= DESCRIPTION OF THE TASK =
Copy exactly the lines of the data below that run from the line holding "Amethyst waterfall necklace, 'Queen" through the line holding "Blick auf den", both ends included.

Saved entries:
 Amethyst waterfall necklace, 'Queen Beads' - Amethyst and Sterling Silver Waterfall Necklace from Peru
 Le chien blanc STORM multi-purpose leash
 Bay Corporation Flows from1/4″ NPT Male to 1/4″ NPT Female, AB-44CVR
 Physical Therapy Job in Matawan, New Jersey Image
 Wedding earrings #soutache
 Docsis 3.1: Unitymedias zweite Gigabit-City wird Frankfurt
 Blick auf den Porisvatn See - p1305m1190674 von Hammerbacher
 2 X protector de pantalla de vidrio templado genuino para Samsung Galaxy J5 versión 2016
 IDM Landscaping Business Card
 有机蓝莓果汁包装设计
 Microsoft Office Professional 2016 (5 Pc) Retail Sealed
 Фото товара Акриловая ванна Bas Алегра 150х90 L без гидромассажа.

...

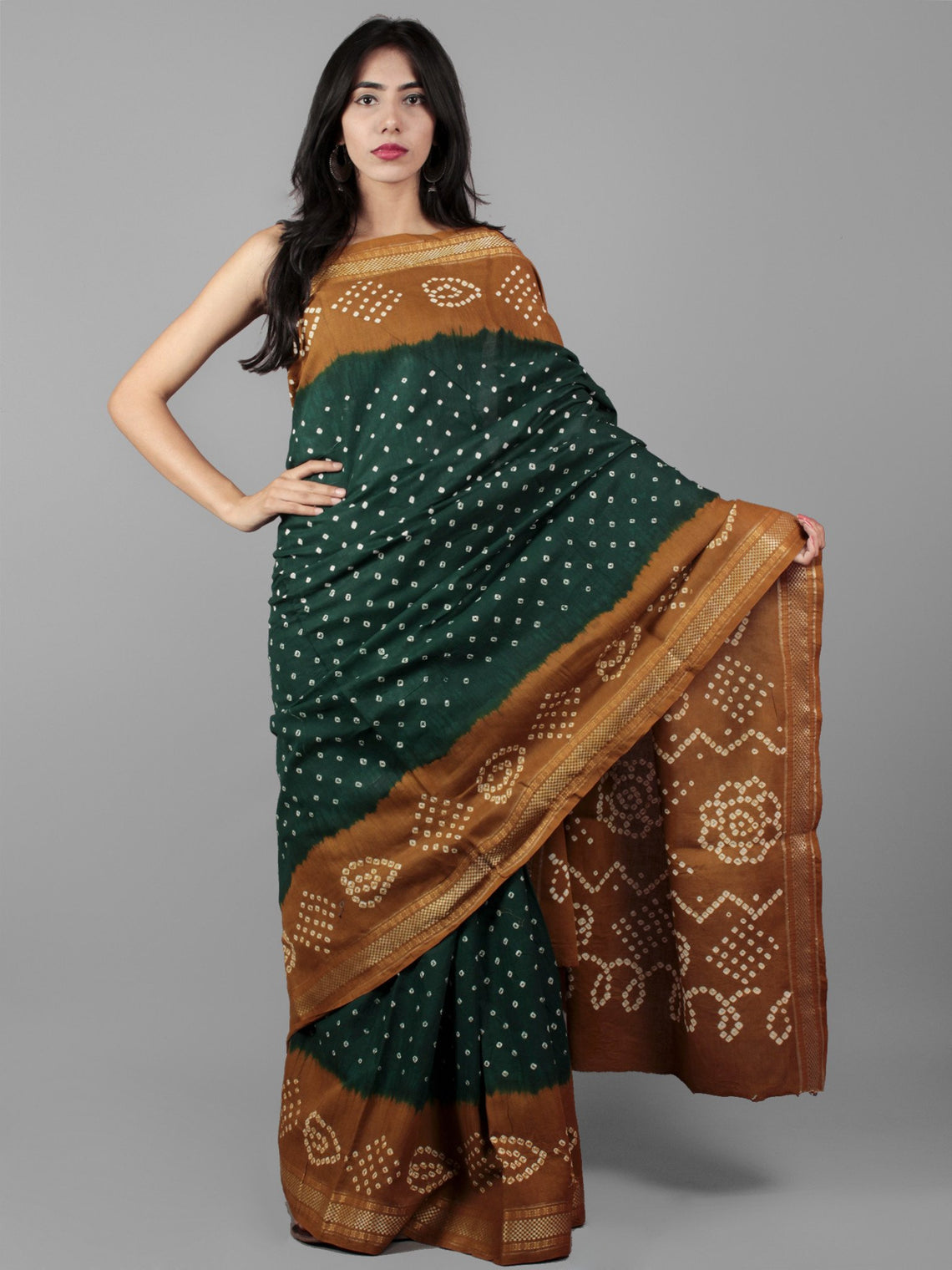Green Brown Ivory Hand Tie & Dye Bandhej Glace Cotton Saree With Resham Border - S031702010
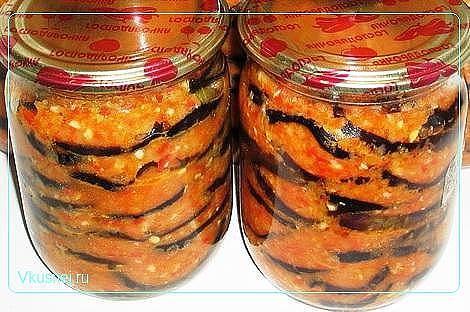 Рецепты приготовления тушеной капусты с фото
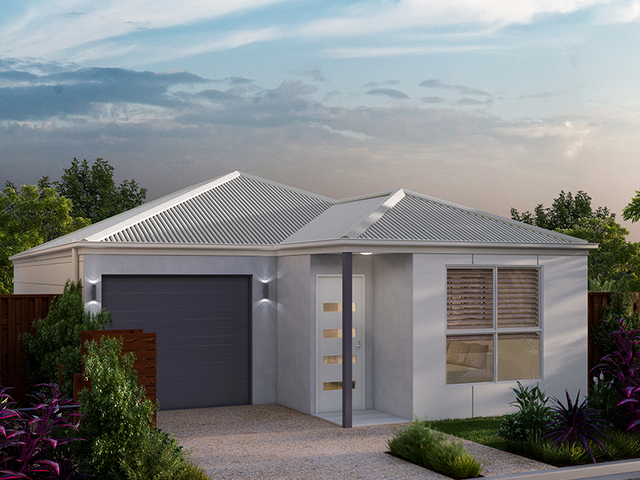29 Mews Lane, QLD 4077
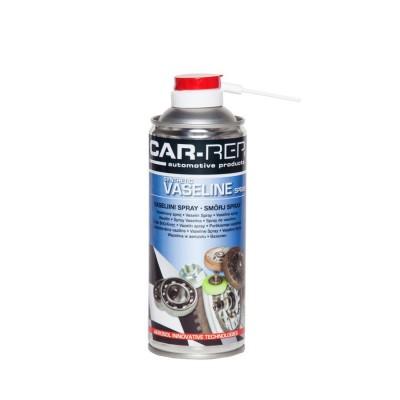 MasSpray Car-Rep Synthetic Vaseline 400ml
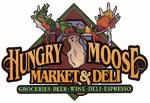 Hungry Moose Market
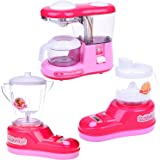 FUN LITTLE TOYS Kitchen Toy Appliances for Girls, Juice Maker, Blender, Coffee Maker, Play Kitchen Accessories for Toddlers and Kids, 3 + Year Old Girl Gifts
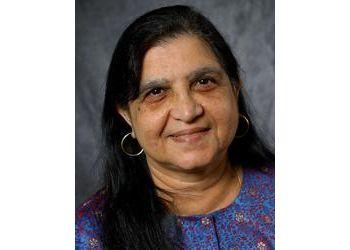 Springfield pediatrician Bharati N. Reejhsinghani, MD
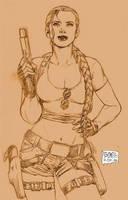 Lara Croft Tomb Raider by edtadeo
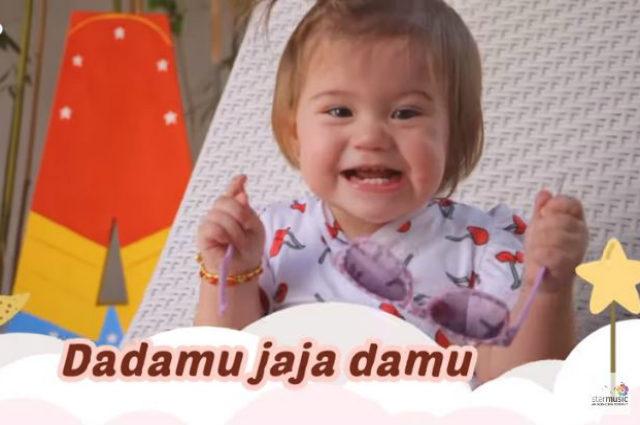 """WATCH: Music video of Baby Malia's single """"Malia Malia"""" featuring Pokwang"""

= YOUR SOLUTION =
 Amethyst waterfall necklace, 'Queen Beads' - Amethyst and Sterling Silver Waterfall Necklace from Peru
 Le chien blanc STORM multi-purpose leash
 Bay Corporation Flows from1/4″ NPT Male to 1/4″ NPT Female, AB-44CVR
 Physical Therapy Job in Matawan, New Jersey Image
 Wedding earrings #soutache
 Docsis 3.1: Unitymedias zweite Gigabit-City wird Frankfurt
 Blick auf den Porisvatn See - p1305m1190674 von Hammerbacher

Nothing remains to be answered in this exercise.